Is this an error??
Columns:
Variant 9:131048226G>C produces the amino acid change Q>H. I have confirmed that and this is correct. So, why is exactly the same variant in row number two and number three (in the first image) given two different amino acid changes ??
Do you know where the Gln>His and Val>Leu changes in REVEL may have come from? Could this be an error in the REVEL spreadsheets?
I am asking here first (in case I am not understanding something very basic) before contacting REVEL to show this.
This is happening in the last version (May 3, 2021). I have not checked previous versions
Additionally, why does the transcript ID change when working in the same position?
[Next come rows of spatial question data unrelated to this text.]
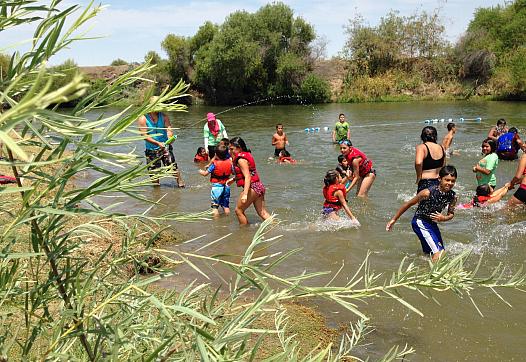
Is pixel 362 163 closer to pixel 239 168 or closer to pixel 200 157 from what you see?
pixel 239 168

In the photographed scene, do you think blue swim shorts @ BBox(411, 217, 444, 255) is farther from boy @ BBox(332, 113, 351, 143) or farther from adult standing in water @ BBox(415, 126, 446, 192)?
boy @ BBox(332, 113, 351, 143)

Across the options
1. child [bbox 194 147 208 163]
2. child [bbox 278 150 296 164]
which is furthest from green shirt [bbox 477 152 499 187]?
child [bbox 194 147 208 163]

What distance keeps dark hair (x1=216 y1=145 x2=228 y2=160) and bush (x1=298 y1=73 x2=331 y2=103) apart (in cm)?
3390

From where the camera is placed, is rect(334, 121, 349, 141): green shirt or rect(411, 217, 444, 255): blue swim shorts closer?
rect(411, 217, 444, 255): blue swim shorts

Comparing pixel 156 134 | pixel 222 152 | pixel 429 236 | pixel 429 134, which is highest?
pixel 156 134

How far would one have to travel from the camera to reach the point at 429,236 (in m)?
5.73

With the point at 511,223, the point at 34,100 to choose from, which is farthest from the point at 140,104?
the point at 511,223

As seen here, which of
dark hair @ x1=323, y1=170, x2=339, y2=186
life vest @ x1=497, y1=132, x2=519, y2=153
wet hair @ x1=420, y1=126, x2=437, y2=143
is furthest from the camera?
life vest @ x1=497, y1=132, x2=519, y2=153

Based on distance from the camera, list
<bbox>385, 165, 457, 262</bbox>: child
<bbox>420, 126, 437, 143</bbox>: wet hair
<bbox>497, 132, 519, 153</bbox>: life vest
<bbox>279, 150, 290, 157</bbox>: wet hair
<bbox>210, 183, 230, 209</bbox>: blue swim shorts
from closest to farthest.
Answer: <bbox>385, 165, 457, 262</bbox>: child < <bbox>420, 126, 437, 143</bbox>: wet hair < <bbox>210, 183, 230, 209</bbox>: blue swim shorts < <bbox>497, 132, 519, 153</bbox>: life vest < <bbox>279, 150, 290, 157</bbox>: wet hair

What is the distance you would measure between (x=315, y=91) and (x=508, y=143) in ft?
97.3

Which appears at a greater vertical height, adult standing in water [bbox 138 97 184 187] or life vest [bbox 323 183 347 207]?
adult standing in water [bbox 138 97 184 187]

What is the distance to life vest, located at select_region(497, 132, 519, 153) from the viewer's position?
12444 mm

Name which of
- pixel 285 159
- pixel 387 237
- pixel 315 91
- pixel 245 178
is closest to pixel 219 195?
pixel 245 178

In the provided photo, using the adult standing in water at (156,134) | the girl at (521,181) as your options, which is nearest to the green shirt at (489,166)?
the girl at (521,181)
It should be the same, shouldn't it?
This event occurs in table 4332937 times and it is related to the transcripts ID but I don't know how/why
# counting_mismatches.sh
awk -F ',' '{
key = $1","$2","$3","$4;
if (key in arr) {
if ($6 != arr[key]) {
print "Mismatch found at", key, ":", $6, "!=", arr[key], $9;
}
} else {
arr[key] = $6;
}
}' revel_with_transcript_ids
counting_mismatches.sh | wc -l
4332937
Here an example of this mistch
1,1564837,1629457,C,A,N,K,0.212,ENST00000520777;ENST00000357210;ENST00000360522;ENST00000378710;ENST00000355826;ENST00000518681;ENST00000505820;ENST00000504599;ENST00000378708
1,1564837,1629457,C,A,P,T,0.086,ENST00000514234
1,1564837,1629457,C,G,N,K,0.212,ENST00000520777;ENST00000357210;ENST00000360522;ENST00000378710;ENST00000355826;ENST00000518681;ENST00000505820;ENST00000504599;ENST00000378708
1,1564837,1629457,C,G,P,A,0.026,ENST00000514234
1,1564837,1629457,C,T,P,S,0.308,ENST00000514234
When the transcript ID is ENST00000514234
, the amino acid is P
and when the transcripts ID are ENST00000520777;ENST00000357210;ENST00000360522;ENST00000378710;ENST00000355826;ENST00000518681;ENST00000505820;ENST00000504599;ENST00000378708
the amino acid is N
To make this perhaps slightly more clear; there may be multiple transcripts (and indeed even multiple genes) at the same position. In the cases where the transcripts have a different reading frame (or even strand!) a single nucleotide change will impact the transcripts in different ways. This is reflected in your table by multiple entries for the same variant, but with different transcript IDs.